When bringing a newborn baby home, you expect certain things: dirty diapers, warm bottles, late-night and early-morning awakenings. But you might not be prepared for the crying. How do you know how much crying is normal? And when is it a sign of something more serious?

Many babies have a fussy period between 6 p.m. and 10 p.m., but it's not normal for a baby to cry incessantly. If your baby is crying constantly, the first step to alleviating the situation is identifying the source.

Rule Out Illness

The most common culprits are illness, hunger, or fatigue, so you'll want to begin by ruling out illness. Your pediatrician might diagnose colic, reflux, or mild lactose intolerance, and recommend using anti-gas drops or letting the baby sleep inclined in a car seat.

If well-meaning relatives advise rocking the baby or walking the halls, beware of such traps—excessive handling will only make the situation worse, because, experts say, most newborn screaming is due to either hunger or fatigue.

Hungry Baby

How do you know if your baby is hungry?
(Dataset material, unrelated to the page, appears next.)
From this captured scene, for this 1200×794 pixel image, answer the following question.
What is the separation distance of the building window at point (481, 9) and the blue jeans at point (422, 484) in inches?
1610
The well-fed newborn will pass urine as often as four times an hour, making her diaper seem like it's always wet. She'll have a soft, yellow bowel movement at least once a day and her arms and legs will become rounded or chubby. She'll suck and swallow vigorously for 15 minutes and settle into sleep for three to five hours.
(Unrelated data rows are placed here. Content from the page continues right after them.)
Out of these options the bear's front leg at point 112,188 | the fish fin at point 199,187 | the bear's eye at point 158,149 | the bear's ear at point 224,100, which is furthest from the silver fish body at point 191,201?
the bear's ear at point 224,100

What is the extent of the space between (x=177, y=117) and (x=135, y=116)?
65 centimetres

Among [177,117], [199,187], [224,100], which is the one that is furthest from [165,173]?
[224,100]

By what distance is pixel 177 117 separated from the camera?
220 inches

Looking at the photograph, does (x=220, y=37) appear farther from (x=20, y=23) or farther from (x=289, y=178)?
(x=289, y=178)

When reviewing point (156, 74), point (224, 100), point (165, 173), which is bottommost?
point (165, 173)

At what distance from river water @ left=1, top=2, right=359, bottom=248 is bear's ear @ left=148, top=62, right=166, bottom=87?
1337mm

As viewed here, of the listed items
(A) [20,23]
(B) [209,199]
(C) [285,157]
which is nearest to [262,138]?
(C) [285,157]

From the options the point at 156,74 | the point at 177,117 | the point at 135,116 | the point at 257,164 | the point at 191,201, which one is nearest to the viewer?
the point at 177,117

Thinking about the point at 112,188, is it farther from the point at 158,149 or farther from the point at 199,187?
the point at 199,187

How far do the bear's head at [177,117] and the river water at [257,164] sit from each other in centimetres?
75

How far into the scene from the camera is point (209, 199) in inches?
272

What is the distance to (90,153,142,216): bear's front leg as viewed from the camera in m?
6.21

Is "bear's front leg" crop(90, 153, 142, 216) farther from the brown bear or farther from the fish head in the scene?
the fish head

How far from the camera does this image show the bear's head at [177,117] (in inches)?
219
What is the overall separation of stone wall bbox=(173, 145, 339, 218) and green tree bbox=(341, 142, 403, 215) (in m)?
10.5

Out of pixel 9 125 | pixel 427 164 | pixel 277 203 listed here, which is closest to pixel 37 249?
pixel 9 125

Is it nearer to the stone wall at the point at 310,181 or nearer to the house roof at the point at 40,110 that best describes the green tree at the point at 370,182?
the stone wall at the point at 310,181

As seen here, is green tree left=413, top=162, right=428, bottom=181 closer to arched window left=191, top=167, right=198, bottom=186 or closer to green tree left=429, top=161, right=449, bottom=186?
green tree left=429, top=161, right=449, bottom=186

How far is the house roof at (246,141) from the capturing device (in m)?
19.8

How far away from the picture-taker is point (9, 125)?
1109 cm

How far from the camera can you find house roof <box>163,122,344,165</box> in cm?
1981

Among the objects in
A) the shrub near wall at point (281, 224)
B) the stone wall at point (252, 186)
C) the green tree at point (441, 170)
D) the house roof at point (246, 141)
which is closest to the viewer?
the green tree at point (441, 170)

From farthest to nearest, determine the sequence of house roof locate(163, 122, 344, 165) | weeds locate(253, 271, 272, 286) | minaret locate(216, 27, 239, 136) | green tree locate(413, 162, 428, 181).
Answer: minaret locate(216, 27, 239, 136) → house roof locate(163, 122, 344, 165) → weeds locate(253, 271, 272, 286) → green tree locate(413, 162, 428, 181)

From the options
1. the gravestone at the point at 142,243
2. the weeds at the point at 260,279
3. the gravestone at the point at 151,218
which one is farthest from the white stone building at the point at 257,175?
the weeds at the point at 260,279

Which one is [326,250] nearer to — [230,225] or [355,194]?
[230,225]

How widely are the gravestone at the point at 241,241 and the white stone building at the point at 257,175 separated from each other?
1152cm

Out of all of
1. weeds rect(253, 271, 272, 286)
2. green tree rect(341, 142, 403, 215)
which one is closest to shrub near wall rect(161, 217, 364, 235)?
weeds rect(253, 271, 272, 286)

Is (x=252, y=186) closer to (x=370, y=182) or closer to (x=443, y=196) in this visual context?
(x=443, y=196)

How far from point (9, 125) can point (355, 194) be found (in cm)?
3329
Conversely, the hungry baby will be irritable at the breast, have trouble settling into sleep within 15 minutes of feeding, and wake within one or two hours. Many nursing mothers worry about whether they have adequate milk, but humankind wouldn't have flourished if that were the case. Only a small percentage of women produce less than enough, and this is usually related to a medical problem—such as maternal hypothyroidism or medications such as birth control pills—which can easily be addressed.

Getting Enough Sleep

If your baby is gaining at least two-thirds of an ounce per day and is still wailing, then overtiredness may be the problem. Let's face it everyone loves a newborn, and new parents often feel obliged to let doting friends and relatives play pass the bundle of joy. But such social graces can undermine your baby's ability to get some serious Z's. He may fall asleep in Aunt Bertha's arms but not achieve the deep states needed for adequate rest.

If your baby is well, has eaten, and needs to sleep, then swaddle him in blankets appropriate for the weather, and leave him in the bassinet. If he fusses inconsolably, return in three to five minutes to reassure him with your voice and a light touch to his cheek.

Leave again and repeat the cycle, gradually increasing the time between visits until he falls asleep. Try to limit his waking periods to 40 minutes or less, being quiet and consistent about feeding, changing, and settling down.

After all, a good long sleep is probably what you both really need!